**Prompt**
Copy out, exactly as written, only the line containing "How far is (x=373, y=78)" and the lines after it through the end of the records.

**Given data**

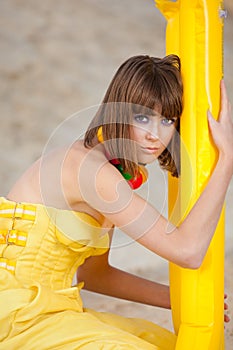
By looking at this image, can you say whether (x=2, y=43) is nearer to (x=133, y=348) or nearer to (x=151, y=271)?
(x=151, y=271)

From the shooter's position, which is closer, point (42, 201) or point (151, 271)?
point (42, 201)

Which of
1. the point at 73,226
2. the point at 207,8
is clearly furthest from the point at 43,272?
the point at 207,8

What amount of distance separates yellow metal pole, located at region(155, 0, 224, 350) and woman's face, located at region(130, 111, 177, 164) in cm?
4

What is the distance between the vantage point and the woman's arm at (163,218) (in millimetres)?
1483

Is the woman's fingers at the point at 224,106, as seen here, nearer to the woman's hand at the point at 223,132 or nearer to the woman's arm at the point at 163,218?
the woman's hand at the point at 223,132

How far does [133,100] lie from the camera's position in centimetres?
155

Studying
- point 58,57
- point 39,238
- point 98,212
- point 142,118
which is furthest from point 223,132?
point 58,57

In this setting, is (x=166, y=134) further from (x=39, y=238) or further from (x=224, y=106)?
(x=39, y=238)

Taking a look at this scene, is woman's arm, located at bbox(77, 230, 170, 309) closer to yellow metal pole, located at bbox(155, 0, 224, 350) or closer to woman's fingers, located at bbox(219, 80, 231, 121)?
yellow metal pole, located at bbox(155, 0, 224, 350)

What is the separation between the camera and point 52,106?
406 cm

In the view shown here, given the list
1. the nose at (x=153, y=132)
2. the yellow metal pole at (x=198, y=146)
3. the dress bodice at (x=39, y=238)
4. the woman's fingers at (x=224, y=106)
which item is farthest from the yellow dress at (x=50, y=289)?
the woman's fingers at (x=224, y=106)

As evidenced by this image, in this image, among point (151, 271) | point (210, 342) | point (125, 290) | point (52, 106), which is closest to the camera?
Result: point (210, 342)

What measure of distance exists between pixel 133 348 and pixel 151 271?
1891 mm

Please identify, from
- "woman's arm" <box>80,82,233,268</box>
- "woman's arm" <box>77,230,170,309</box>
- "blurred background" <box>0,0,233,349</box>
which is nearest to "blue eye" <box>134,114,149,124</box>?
"woman's arm" <box>80,82,233,268</box>
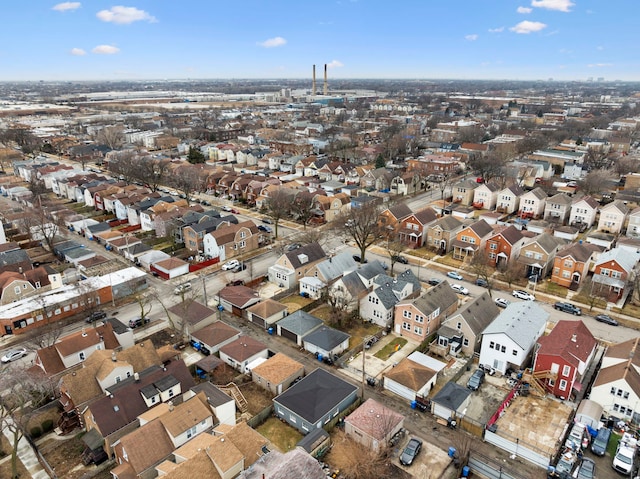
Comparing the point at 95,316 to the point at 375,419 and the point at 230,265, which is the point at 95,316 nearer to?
the point at 230,265

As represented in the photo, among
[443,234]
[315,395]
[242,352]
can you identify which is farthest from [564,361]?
[443,234]

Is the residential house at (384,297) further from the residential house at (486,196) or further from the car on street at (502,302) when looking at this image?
the residential house at (486,196)

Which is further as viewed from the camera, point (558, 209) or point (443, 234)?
point (558, 209)

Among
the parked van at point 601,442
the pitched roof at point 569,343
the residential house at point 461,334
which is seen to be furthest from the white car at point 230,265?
the parked van at point 601,442

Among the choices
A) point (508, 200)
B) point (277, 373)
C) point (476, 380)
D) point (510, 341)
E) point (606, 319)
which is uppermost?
point (508, 200)

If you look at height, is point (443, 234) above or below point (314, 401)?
above

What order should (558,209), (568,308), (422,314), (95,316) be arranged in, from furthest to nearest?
(558,209) < (568,308) < (95,316) < (422,314)
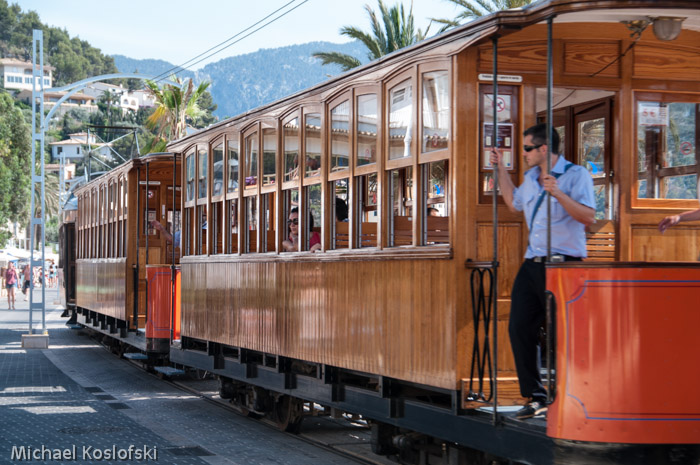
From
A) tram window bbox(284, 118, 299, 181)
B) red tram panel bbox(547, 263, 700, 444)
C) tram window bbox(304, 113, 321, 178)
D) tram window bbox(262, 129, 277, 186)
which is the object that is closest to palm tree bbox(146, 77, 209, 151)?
tram window bbox(262, 129, 277, 186)

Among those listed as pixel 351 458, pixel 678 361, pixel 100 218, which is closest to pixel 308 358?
pixel 351 458

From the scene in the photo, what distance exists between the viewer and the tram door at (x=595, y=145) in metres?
7.25

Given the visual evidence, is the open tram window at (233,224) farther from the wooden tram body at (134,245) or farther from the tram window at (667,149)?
the tram window at (667,149)

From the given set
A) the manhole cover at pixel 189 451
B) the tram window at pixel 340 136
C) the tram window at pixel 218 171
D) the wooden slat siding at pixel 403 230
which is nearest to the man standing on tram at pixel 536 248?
the wooden slat siding at pixel 403 230

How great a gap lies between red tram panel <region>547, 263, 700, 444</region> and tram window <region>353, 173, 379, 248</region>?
2818 mm

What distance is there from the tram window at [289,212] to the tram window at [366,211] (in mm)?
1576

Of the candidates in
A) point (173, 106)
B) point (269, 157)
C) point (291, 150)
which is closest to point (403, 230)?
point (291, 150)

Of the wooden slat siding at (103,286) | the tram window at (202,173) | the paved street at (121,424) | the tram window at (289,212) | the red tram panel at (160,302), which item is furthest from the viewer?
the wooden slat siding at (103,286)

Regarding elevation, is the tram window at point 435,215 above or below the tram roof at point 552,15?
below

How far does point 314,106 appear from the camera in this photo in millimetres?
9781

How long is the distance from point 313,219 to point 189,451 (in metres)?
2.52

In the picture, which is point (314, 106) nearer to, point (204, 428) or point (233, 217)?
point (233, 217)

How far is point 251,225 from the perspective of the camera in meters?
11.6

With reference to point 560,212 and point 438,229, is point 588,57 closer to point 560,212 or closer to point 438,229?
point 560,212
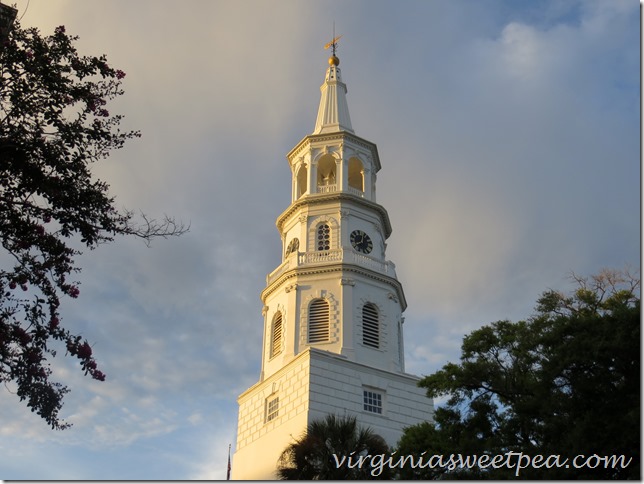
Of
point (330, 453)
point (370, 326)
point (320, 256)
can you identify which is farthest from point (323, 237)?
point (330, 453)

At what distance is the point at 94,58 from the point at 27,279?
416 cm

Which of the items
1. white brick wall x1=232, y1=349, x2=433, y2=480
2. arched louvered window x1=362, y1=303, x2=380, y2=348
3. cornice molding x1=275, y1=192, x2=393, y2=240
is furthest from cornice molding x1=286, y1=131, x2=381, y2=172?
white brick wall x1=232, y1=349, x2=433, y2=480

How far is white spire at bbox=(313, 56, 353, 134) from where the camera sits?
47812 millimetres

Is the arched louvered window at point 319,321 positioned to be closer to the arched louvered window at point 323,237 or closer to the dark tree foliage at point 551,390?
the arched louvered window at point 323,237

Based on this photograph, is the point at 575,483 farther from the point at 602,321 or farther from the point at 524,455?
the point at 602,321

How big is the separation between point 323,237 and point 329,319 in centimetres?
564

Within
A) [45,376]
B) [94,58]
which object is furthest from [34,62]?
[45,376]

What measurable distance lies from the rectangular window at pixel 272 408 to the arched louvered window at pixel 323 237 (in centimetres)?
873

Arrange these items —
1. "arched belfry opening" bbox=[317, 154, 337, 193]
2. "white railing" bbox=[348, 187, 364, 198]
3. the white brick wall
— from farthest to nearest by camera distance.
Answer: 1. "arched belfry opening" bbox=[317, 154, 337, 193]
2. "white railing" bbox=[348, 187, 364, 198]
3. the white brick wall

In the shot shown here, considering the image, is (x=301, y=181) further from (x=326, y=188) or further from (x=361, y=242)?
(x=361, y=242)

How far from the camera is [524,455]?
73.7 ft

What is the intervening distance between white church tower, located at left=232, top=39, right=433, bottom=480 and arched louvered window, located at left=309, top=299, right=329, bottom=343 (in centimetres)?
5

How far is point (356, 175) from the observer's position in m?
47.7

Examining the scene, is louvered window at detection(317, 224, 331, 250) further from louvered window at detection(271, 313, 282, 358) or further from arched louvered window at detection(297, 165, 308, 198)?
louvered window at detection(271, 313, 282, 358)
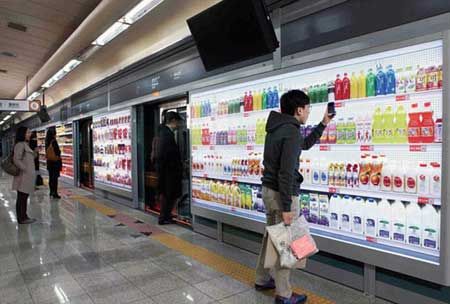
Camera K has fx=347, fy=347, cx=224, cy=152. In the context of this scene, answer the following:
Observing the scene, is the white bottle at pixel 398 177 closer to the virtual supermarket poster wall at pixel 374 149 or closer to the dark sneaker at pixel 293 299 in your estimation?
the virtual supermarket poster wall at pixel 374 149

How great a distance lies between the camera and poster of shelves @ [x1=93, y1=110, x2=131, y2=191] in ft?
23.6

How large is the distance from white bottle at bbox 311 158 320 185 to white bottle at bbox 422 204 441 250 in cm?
94

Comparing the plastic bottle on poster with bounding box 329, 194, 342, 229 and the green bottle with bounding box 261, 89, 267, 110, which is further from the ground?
the green bottle with bounding box 261, 89, 267, 110

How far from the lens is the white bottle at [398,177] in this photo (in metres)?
2.56

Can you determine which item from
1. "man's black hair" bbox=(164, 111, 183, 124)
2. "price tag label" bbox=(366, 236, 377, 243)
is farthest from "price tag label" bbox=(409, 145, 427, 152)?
"man's black hair" bbox=(164, 111, 183, 124)

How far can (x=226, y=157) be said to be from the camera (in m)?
4.36

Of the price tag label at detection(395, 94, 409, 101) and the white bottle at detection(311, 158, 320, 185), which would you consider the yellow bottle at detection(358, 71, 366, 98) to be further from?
the white bottle at detection(311, 158, 320, 185)

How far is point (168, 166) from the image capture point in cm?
552

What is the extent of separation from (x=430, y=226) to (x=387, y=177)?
44 centimetres

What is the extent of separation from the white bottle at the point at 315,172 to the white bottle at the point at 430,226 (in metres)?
0.94

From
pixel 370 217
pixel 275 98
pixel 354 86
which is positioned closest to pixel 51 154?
pixel 275 98

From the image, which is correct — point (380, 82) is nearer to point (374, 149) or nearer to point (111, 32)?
point (374, 149)

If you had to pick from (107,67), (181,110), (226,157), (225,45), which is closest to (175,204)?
(181,110)

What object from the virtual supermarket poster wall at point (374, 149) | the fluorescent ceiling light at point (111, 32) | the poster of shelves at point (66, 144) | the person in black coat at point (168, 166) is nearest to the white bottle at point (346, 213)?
the virtual supermarket poster wall at point (374, 149)
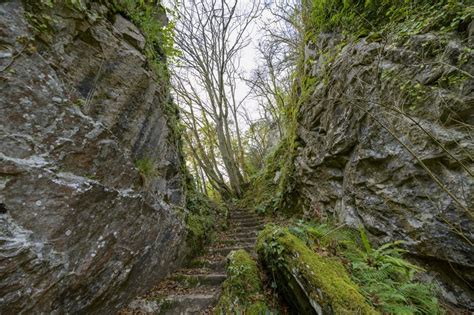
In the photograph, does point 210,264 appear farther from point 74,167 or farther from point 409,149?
point 409,149

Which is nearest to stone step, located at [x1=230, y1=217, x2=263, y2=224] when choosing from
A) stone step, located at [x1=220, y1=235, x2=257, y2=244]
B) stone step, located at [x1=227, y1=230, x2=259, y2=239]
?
stone step, located at [x1=227, y1=230, x2=259, y2=239]

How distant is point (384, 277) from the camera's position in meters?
2.81

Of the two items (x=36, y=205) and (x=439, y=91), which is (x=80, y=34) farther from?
(x=439, y=91)

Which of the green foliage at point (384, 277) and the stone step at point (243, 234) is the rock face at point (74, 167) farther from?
the green foliage at point (384, 277)

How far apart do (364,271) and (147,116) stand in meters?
4.66

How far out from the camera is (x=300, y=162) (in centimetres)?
662

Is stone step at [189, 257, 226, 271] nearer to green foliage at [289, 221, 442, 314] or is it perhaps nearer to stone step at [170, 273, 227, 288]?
stone step at [170, 273, 227, 288]

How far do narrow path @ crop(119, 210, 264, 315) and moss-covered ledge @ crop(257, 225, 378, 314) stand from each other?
1137 mm

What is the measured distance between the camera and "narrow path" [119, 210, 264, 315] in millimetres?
3289

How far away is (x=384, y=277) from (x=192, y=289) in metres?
3.10

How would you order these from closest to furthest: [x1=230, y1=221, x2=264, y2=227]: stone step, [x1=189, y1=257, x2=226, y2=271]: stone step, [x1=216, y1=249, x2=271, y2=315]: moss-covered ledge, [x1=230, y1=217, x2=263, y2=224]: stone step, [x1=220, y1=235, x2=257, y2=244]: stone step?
[x1=216, y1=249, x2=271, y2=315]: moss-covered ledge
[x1=189, y1=257, x2=226, y2=271]: stone step
[x1=220, y1=235, x2=257, y2=244]: stone step
[x1=230, y1=221, x2=264, y2=227]: stone step
[x1=230, y1=217, x2=263, y2=224]: stone step

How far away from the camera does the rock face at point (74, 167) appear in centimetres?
226

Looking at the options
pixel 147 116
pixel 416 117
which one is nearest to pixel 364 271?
pixel 416 117

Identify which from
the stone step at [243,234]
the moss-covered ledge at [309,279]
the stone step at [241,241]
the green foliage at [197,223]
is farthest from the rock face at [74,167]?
the stone step at [243,234]
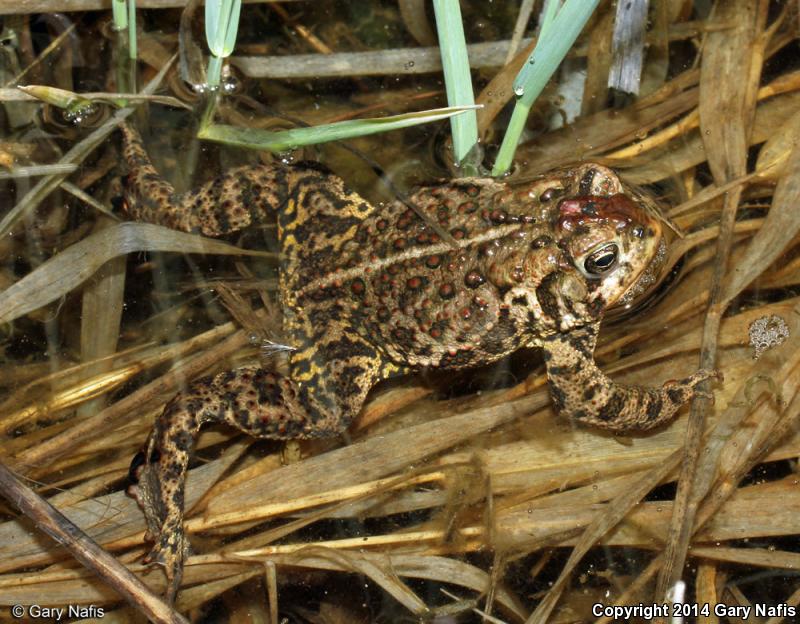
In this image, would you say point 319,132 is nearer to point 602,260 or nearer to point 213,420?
point 602,260

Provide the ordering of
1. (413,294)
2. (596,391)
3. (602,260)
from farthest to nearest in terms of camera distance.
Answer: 1. (596,391)
2. (413,294)
3. (602,260)

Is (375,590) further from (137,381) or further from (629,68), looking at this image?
(629,68)

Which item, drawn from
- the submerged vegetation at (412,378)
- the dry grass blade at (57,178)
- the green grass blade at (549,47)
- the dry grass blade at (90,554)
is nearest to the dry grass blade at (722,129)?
the submerged vegetation at (412,378)

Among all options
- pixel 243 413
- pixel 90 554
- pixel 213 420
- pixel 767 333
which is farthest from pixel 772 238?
pixel 90 554

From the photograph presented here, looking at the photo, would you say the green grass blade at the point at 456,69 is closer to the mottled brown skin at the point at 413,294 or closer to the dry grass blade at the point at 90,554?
the mottled brown skin at the point at 413,294


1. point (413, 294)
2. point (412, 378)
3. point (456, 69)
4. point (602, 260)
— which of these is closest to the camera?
point (602, 260)

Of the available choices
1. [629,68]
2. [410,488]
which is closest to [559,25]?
[629,68]
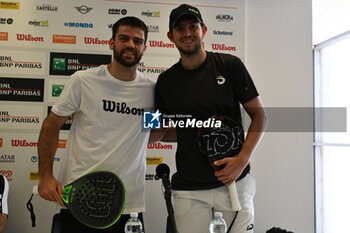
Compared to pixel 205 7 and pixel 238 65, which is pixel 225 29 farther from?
pixel 238 65

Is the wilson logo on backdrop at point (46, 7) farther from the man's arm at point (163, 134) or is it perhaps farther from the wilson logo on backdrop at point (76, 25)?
the man's arm at point (163, 134)

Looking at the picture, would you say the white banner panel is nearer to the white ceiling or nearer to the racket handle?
the racket handle

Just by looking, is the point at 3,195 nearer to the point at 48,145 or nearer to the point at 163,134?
the point at 48,145

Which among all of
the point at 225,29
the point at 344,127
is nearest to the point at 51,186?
the point at 225,29

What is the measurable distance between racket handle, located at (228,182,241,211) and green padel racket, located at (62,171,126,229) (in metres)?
0.53

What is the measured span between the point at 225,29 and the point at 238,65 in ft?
4.81

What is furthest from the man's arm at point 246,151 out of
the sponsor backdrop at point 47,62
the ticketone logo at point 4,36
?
the ticketone logo at point 4,36

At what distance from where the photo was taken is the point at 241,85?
1556 millimetres

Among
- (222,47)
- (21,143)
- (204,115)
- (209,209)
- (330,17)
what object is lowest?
(209,209)

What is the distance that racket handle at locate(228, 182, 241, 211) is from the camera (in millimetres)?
1414

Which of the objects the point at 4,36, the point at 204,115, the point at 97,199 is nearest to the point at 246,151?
the point at 204,115

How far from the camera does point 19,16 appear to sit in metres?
2.75

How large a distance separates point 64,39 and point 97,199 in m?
2.01

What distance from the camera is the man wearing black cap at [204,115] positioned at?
147cm
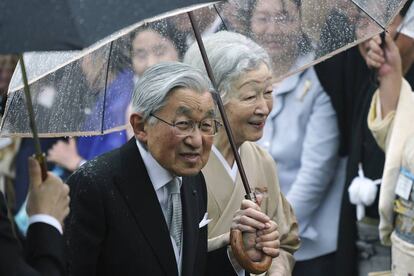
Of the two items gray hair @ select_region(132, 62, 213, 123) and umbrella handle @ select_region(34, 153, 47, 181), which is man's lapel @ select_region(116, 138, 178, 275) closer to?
gray hair @ select_region(132, 62, 213, 123)

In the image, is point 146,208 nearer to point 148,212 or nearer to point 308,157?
point 148,212

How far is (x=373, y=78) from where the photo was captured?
695 cm

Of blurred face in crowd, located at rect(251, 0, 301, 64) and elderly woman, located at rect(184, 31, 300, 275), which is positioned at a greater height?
blurred face in crowd, located at rect(251, 0, 301, 64)

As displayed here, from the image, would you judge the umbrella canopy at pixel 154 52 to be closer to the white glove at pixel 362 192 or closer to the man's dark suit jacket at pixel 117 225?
the man's dark suit jacket at pixel 117 225

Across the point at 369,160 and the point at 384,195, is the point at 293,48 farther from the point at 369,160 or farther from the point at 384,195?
the point at 369,160

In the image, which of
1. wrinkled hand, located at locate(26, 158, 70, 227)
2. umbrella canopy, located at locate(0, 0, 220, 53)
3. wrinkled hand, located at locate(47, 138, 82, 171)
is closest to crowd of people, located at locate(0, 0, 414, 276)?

**Full solution**
How far is (x=373, y=78) from where the photo was captured?
695 cm

Of blurred face in crowd, located at rect(251, 0, 301, 64) and elderly woman, located at rect(184, 31, 300, 275), which is positioned at a greater height?
blurred face in crowd, located at rect(251, 0, 301, 64)

As displayed here, from the image, would you judge the umbrella canopy at pixel 154 52 to be closer to the white glove at pixel 362 192 or closer to the man's dark suit jacket at pixel 117 225?
the man's dark suit jacket at pixel 117 225

Across the point at 369,160 and the point at 384,195, is the point at 293,48 farther from the point at 369,160 or farther from the point at 384,195?
the point at 369,160

In the image, which of
1. wrinkled hand, located at locate(26, 158, 70, 227)
2. umbrella canopy, located at locate(0, 0, 220, 53)
3. wrinkled hand, located at locate(47, 138, 82, 171)
is closest to crowd of people, located at locate(0, 0, 414, 276)?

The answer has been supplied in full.